One of them is Kateryna Kryvenko, 17, who has been living in Cork with a host family for three weeks.

Kateryna has lived in kyiv all her life and is a student of catering and food technology at a university in the city.

She fled Ukraine on March 6 with her grandmother, aunt and cousin, leaving behind her father.

“One day we heard that people emigrating from Bucha were being killed, so we decided to leave because it was very dangerous to stay in Kyiv,” she explained.

“It was difficult, but we understood that we had to leave,” she added.

While waiting for a train in Kyiv, Kateryna’s grandmother suffered a stroke and had to seek treatment in Poland once she arrived.

After a long and difficult journey, Kateryna, her aunt, cousin and grandmother are happy to be in Cork now, having been helped along the way by an Irish volunteer group, Safe Harbor for Ukraine.

They are staying with a host family that Kateryna describes as “so generous”. She has already made friends and enjoys exploring the city.

“There are a lot of Ukrainian flags in Cork so it feels like home,” she said.

She is still studying in Cork, but now she hopes to find a job to help her get back to routine and some form of ‘usual life’.

“I always [worked] somewhere in Kyiv. I’m always doing something, going somewhere… so I need to end my day with something.”

Staff shortages

Some of the Ukrainian women working at the Abbeyglen Castle Hotel.

Meanwhile, many industries are currently experiencing staff shortages, especially hospitality.
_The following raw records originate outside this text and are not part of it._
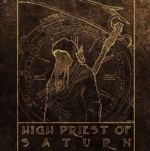 cophighpriestos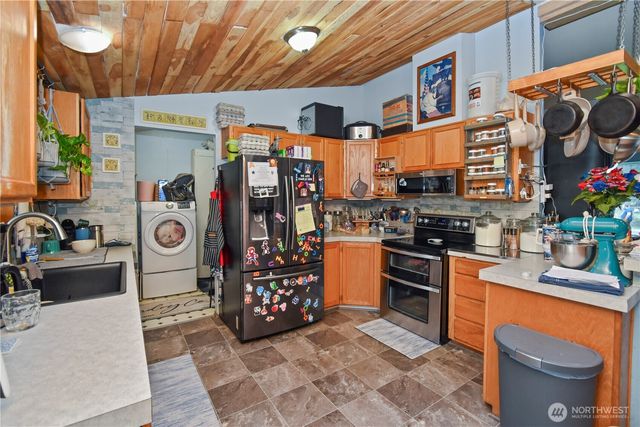 5119 172nd Street NW, Stanwood, WA 98292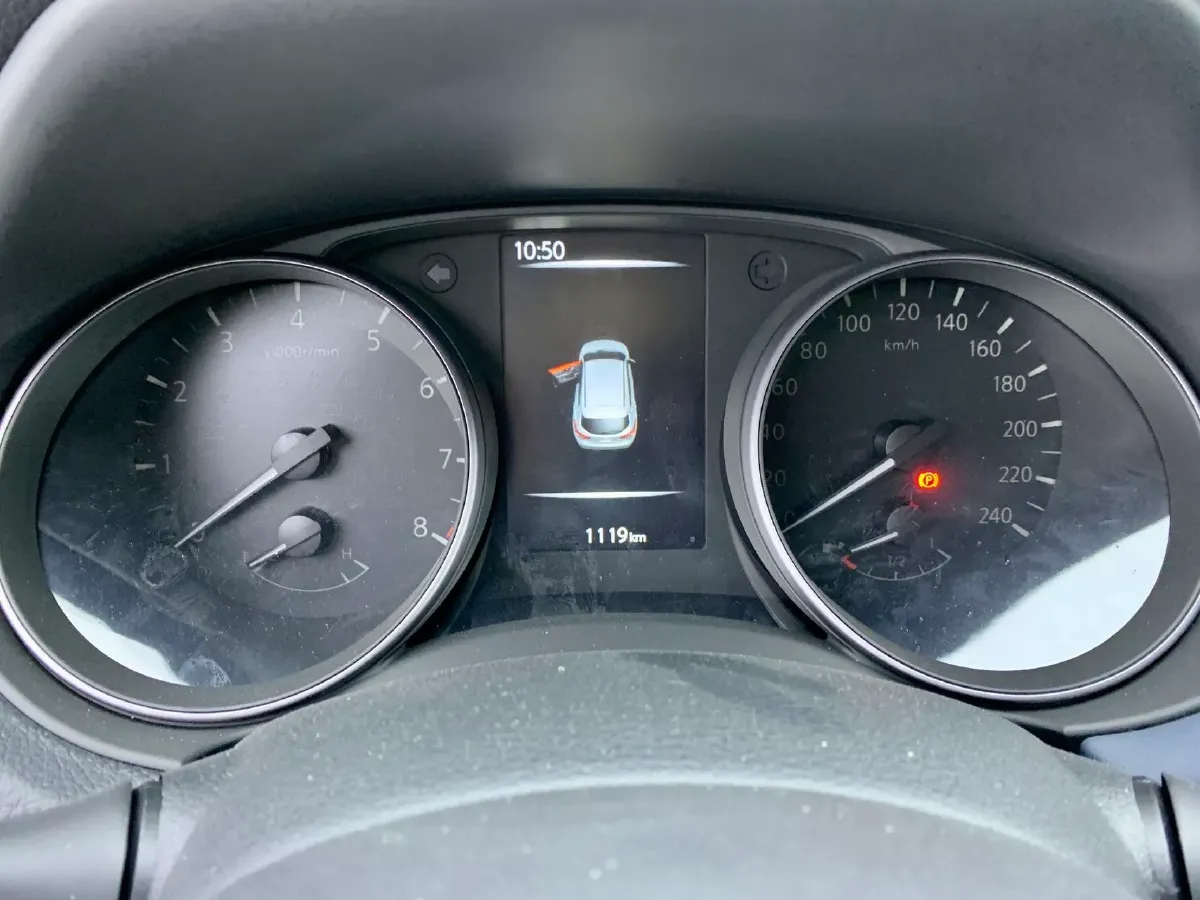 2025 Nissan Qashqai 2.0L 151HP L4 CVT,autocango,china used car exporter,china ev exporter,chinese used car exporter,chinese used ev exporter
In Galway, a hotel has already hired six Ukrainian women as employees.

Maryna, Anna, Anastasiya, Yulia, Mila and Maya are in their third week working at the Abbeyglen Castle Hotel after arriving from Ukraine.

They work a maximum of 20 hours per week.

Manager Brian Hughes said the jobs helped them take their minds off of what was going on at home and also helped address the hotel’s lack of staff.

“We have been open since January 28 and since then it has been difficult to have a team of people around us to run the hotel to full capacity, so that has been a huge help and a huge boost for us,” he said. mentioned.

Other companies have also shown interest in recruiting Ukrainian refugees. In Cork, Ernest Cantillon, owner of Sober Lane and Electric, said he had managed to retain most of his staff during the pandemic, but in the coming weeks he will consider recruiting Ukrainians who might be interested in a work.

“I think it’s a win-win scenario,” he said.

After two years of “stop and start”, the chairman of the Cork branch of the Irish Hotel Federation, Joe Kennedy, said they were rebuilding their industry.

Currently, there are more jobs than people, he said, and recruiting new employees has proven to be a challenge for most industries.

“As an industry now, we are working to rebuild,” he added.